### Problem
Repeat the data verbatim, images excluded.

### Given data
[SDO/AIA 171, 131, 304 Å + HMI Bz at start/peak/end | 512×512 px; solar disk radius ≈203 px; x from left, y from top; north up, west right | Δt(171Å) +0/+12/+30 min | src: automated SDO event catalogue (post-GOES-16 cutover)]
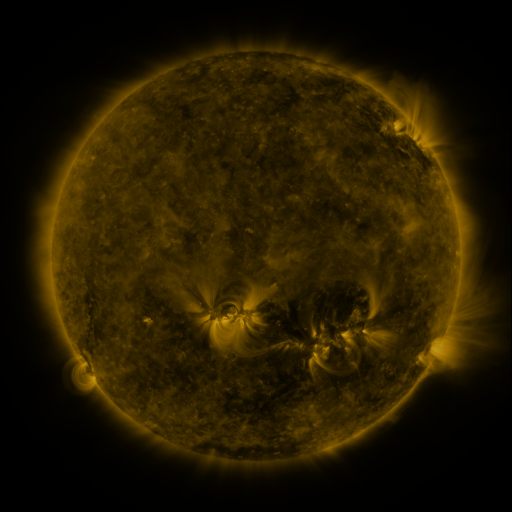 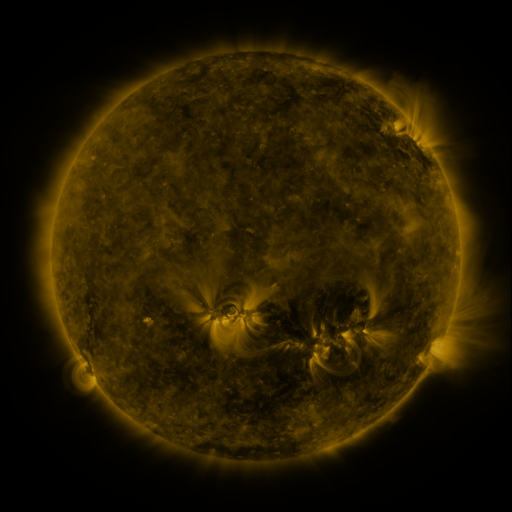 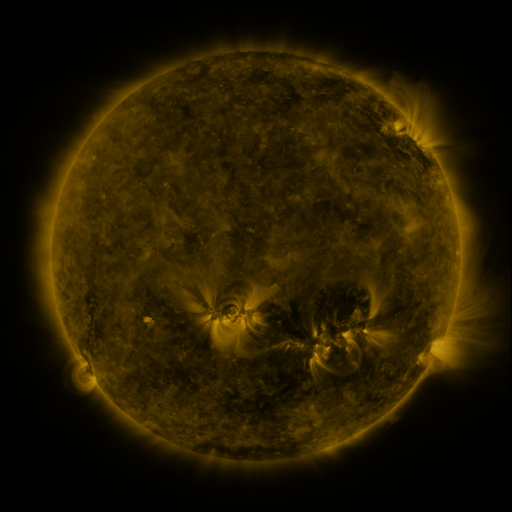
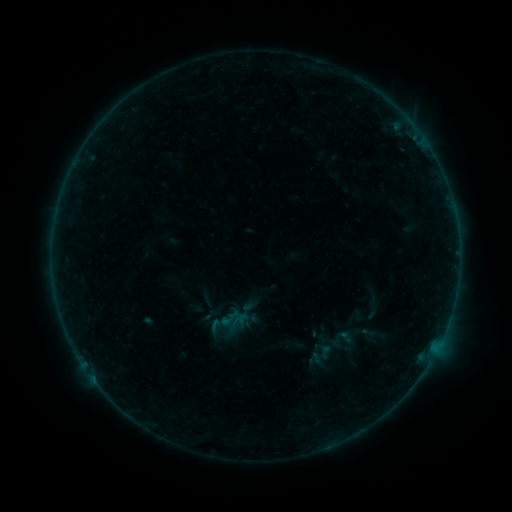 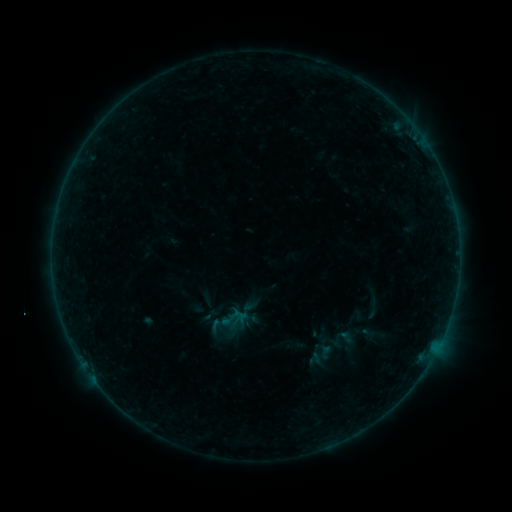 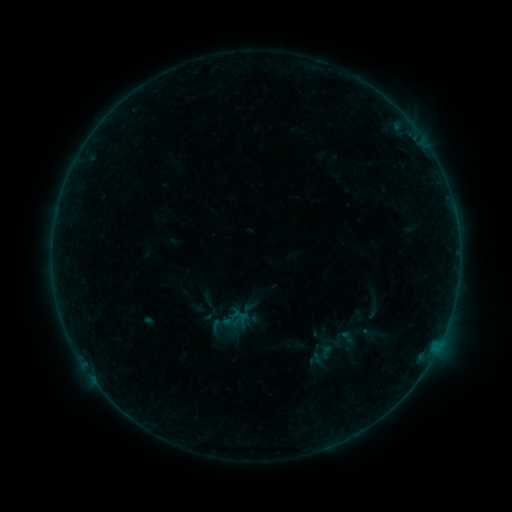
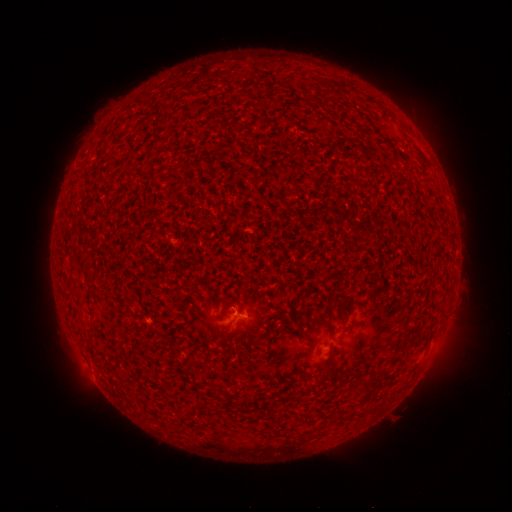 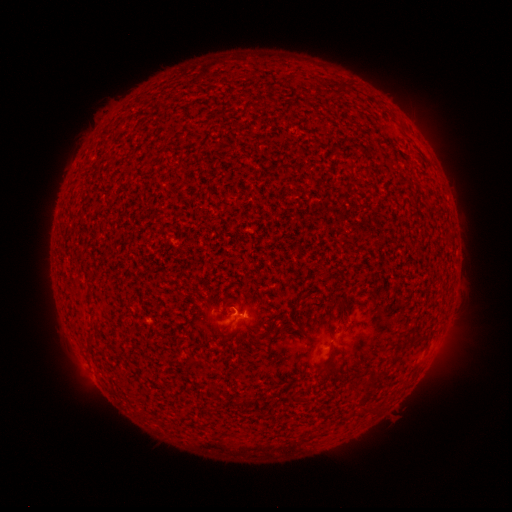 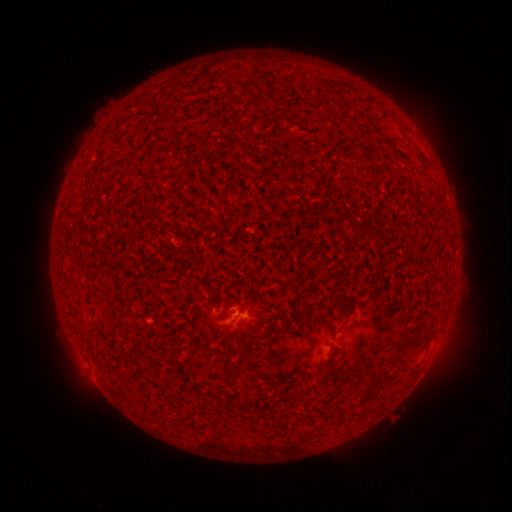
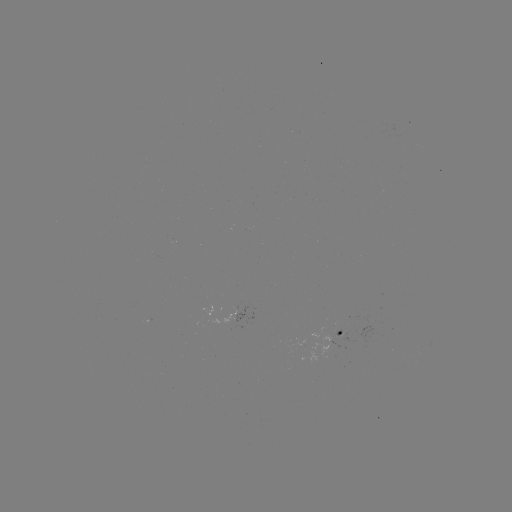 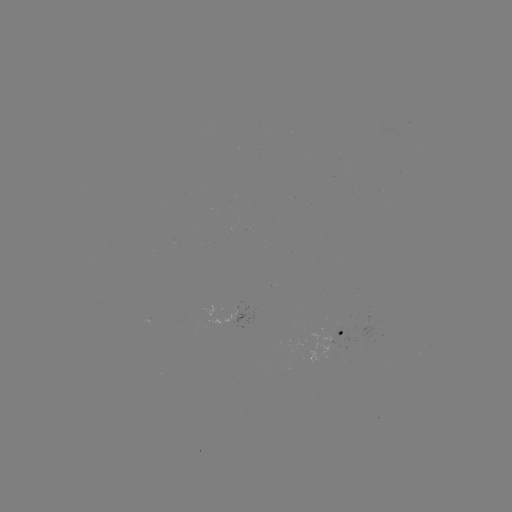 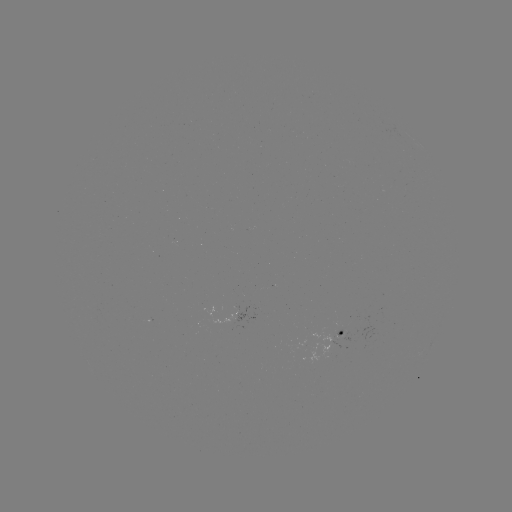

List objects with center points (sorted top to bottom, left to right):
B1.6 flare: (242, 311)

### Task output
[SDO/AIA 171, 131, 304 Å + HMI Bz at start/peak/end | 512×512 px; solar disk radius ≈203 px; x from left, y from top; north up, west right | Δt(171Å) +0/+12/+30 min | src: automated SDO event catalogue (post-GOES-16 cutover)]

List objects with center points (sorted top to bottom, left to right):
B1.6 flare: (242, 311)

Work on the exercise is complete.